Cemeteries with the grass cut regularly and the shrubs trimmed carefully can lose their appeal quickly when roads through them become impassable or hillside slips threaten parts of them. Good for Martins Ferry City Council members for recognizing and doing something about that.

Martins Ferry’s Riverview Cemetery is in need of repairs, including some involving retaining walls. But that type of work can be expensive. How to pay for it?

About $180,000 is available in the cemetery’s endowment fund but, under a city ordinance, its use is restricted to “perpetual care” spending. That includes routine maintenance and beautification work.

Realizing the money is needed more for bigger, more critical projects, council members rescinded the endowment fund ordinance and have created a Cemetery Permanent Improvement Fund. That will allow use of the $180,000 for critical repairs.

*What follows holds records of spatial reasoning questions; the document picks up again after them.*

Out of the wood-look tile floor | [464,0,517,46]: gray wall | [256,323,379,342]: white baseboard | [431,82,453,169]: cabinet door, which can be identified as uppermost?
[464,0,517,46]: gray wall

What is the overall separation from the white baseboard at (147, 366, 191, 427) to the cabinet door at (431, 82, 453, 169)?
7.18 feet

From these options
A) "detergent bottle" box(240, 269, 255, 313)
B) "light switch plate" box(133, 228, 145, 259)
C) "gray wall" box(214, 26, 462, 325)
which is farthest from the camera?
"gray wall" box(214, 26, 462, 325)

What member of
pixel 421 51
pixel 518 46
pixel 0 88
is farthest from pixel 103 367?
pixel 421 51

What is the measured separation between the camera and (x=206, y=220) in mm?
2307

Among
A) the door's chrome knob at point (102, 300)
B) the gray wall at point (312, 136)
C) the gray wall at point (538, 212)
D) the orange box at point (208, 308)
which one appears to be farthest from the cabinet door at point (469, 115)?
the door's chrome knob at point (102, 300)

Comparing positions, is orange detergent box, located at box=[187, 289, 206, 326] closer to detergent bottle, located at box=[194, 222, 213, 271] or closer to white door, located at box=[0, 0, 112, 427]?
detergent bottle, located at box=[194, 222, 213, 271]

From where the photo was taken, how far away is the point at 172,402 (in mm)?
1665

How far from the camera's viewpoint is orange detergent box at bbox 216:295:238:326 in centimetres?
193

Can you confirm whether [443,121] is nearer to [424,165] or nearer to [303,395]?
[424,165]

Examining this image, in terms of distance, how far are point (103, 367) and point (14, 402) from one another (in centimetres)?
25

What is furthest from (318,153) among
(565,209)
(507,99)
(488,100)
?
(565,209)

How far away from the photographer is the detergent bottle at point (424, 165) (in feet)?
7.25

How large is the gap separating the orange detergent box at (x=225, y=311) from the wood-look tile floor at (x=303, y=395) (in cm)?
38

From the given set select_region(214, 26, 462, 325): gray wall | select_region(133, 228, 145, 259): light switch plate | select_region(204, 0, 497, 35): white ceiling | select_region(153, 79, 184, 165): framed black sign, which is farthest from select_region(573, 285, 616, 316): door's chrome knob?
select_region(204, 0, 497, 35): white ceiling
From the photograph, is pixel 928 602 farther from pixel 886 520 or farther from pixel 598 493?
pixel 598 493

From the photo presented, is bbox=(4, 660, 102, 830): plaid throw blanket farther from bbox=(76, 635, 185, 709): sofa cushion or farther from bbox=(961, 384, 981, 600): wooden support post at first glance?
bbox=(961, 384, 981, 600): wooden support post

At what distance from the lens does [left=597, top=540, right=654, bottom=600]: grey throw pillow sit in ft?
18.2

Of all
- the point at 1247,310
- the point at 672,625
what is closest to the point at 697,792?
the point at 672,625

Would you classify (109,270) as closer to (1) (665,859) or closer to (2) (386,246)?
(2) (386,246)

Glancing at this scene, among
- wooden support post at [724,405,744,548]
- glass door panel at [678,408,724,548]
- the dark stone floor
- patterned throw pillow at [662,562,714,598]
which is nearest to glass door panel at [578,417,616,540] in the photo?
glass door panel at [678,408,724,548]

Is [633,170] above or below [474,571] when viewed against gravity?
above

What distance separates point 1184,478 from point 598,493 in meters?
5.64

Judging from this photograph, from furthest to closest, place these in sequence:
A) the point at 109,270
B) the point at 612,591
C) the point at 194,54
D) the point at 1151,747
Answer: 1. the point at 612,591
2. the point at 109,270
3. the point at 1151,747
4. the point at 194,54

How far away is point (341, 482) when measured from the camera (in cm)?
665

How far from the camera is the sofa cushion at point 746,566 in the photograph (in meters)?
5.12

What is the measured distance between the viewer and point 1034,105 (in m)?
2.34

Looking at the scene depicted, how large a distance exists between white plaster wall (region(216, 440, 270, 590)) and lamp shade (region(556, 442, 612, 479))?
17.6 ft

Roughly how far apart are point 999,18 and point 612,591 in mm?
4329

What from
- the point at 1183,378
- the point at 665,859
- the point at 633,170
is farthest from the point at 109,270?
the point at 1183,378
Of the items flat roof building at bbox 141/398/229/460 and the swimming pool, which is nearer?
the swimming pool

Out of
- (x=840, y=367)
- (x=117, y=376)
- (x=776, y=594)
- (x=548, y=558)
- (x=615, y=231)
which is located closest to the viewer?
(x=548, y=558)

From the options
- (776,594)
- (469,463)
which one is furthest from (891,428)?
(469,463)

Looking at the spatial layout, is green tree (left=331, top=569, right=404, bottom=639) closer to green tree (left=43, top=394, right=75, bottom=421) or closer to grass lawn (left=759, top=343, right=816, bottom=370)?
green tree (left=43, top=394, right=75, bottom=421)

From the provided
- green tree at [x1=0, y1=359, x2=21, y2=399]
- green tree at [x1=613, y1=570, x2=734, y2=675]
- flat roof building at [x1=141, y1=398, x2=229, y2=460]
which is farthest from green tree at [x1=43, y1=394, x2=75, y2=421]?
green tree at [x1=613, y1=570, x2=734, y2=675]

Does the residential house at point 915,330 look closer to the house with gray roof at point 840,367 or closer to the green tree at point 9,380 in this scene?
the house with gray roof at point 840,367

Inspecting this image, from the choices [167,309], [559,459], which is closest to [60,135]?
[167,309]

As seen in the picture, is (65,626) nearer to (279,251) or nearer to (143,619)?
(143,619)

It will not happen quickly, because city officials want to leave the money untouched for a year, to ensure the new arrangement is approved by the Ohio Auditor’s Office.

That is a wise precaution, but it also is a reminder that conditions at many old cemeteries have deteriorated. Some of them may have money tied up in situations such as that involving Riverview, with use of funds for major repairs illegal under sometimes generations-old agreements.

Ohioans who entrust the remains of loved ones to cemeteries, usually paying substantial sums to ensure “perpetual care,” have a right to expect their money will not be misused. Restrictions have a purpose, then.

Still, it may be a good idea for state legislators to take a look at the situation. If there are other cemeteries where state laws place unrealistic limits on how money in “perpetual care” accounts can be used, it may be prudent to provide more flexibility — with finances monitored closely to ensure funds are not spent improperly.